* **Exercise goal**
Write what comes next in the forum thread about a new road cyclist's questions on Bay Area riding routes and leg warmers, picking up after its final line.

BEGIN Excerpt provided

# Greatings from a local newb.



## billmidd (Jan 24, 2005)

Hey guys,

Just wanted to introduce myself real quick to the local guys. My weight-training partner is training for a triathlon and I finally gave in to my urges and picked up my first (non-gas powered) road bike. I'd been scouring craigslist & RBR classifieds for the past month or so to try and find a good used starter bike and ended up getting a great deal on a full Ultegra Trek 2300 last week. The guy even threw in a case of Siera nevada, and a case of Bud as he was moving to Chicago .

So I'm loving my new toy, and did about 60 miles this weekend. I figure I should start off building a base on some flat stuff, so living in Santa Clara I did Homestead to Foothill to Alpine and turned around once the clouds started getting darker today . Just wondering if you guys had any other good routes that are nice and flat / mild rollers for building that base up.

Question number two: regarding the Bay Area weather and leg/knee warmers. Being that it never really gets cooler than 50 degrees here do you guys buy the fleece lined stuff or just the basic lycra? I have lycra arm warmers that seemed to do the trick today. All I have for my legs are padded bike shorts. On a day like today (mid 50's) my legs feet fine except on the return when I was hitting every stoplight on Homestead. I've been reading that I should at least keep my knees covered to prevent damage. Should I spring for the fleece lined ones or is lycra enough for the good old bay area winter?

I'm surprised it took me this long to get on a road bike, having actually interned with the biggest bike geeks on the web at consumerREVIEW.com when I was back in college, and having a couple of good friends racing Juniors back in high school. Anyhow, I'm having a blast making up for lost time, hopefully it stays dry out this week. If you want to do some flat riding with a newb drop me a line or PM. I'm in my mid-twenties and in decent shape (but not cycling shape yet). 

-Bill


----------



## travis200 (Oct 29, 2002)

For the clothing situation I don't think you need fleece lined for around here. Arm warmers are a must. A long sleeve jersey is nice but I like arm warmers in case you are climbing you can roll them down or take them off and then when you are descending put them back on to stay warm. A set of either full leg warmers or knee warmers should suffice. I personally always wear my knee warmers unless the weather is over 65 degrees. I like to be warm. 

As far as where to ride there is limitless possibilities in our area. You can check out http://www.paloaltobicycles.com/rides.html for a couple different ride maps. Then use those to venture out.


----------



## jumpstumper (Aug 17, 2004)

travis200 said:


> For the clothing situation I don't think you need fleece lined for around here. Arm warmers are a must. A long sleeve jersey is nice but I like arm warmers in case you are climbing you can roll them down or take them off and then when you are descending put them back on to stay warm. A set of either full leg warmers or knee warmers should suffice. I personally always wear my knee warmers unless the weather is over 65 degrees. I like to be warm.
> 
> As far as where to ride there is limitless possibilities in our area. You can check out http://www.paloaltobicycles.com/rides.html for a couple different ride maps. Then use those to venture out.

END Excerpt provided
BEGIN Available data

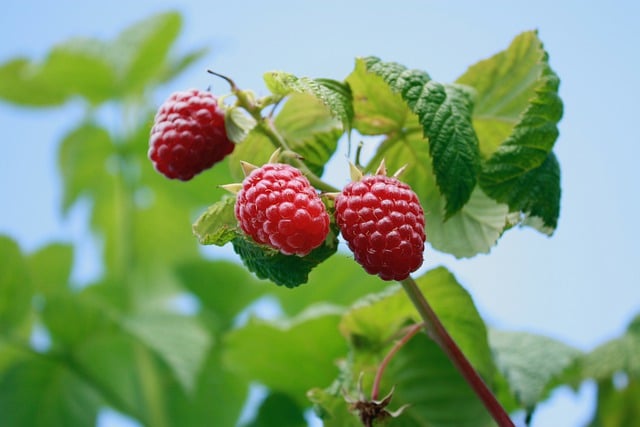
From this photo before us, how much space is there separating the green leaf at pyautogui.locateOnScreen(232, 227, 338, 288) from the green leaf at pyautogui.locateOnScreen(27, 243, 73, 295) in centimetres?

END Available data

* **Answer to the exercise**
Yeah, agree on the clothing tips. 

If you want to extend your ride, stay on Foothill until it turns into Alameda de las Pugas at Sandhill. Go until you hit 84, turn left and then take a right on Canada Road. After 8 miles of easy rollers, you'll hit 92, turn around! Round trip from Homestead is about 50 miles. 

Also check out KLIMB: www.klimb.org, Keith Vetter's cool Bay Area map builder.


----------



## johnny99 (Apr 2, 2004)

Different people have different tolerances regarding temperature. Personally, I use thermal knickers and a thermal jersey when the temperatures drop below 55F or so. Remember that if you climb up to Skyline on the peninsula, the temperatures can be 10F more less than at sea level, and the windchill makes the decent feel even colder. Just wear breathable clothes so you don't overheat on the climb.


----------



## reklar (Mar 15, 2003)

Agree with the previous posts about clothing...knee warmers are a must, but would like to add that a vest around here is really nice for descents and shedding wind. I never thought I'd like vests, but now can't live without them!

Congratulations on your new bike!


----------



## oldskoolboarder (Apr 16, 2004)

reklar said:


> Agree with the previous posts about clothing...knee warmers are a must, but would like to add that a vest around here is really nice for descents and shedding wind. I never thought I'd like vests, but now can't live without them!
> 
> Congratulations on your new bike!


Agree w/ the vest rec. At the least, when you get hot, you can stuff it in your back. Going anywhere near Skyline, it'll get cold, no matter what it looks like in the valley.

Depends on you cold tolerance. I use Pearl Izumi thermal leg warmers and they are warm. BUT they are the worst because there's no elastic to hold them up when you're riding. I've raced CX many times w/ those things on my knees... Whatever you get, make sure it has the internal elastic to keep it stuck to your skin.


----------



## robwh9 (Sep 2, 2004)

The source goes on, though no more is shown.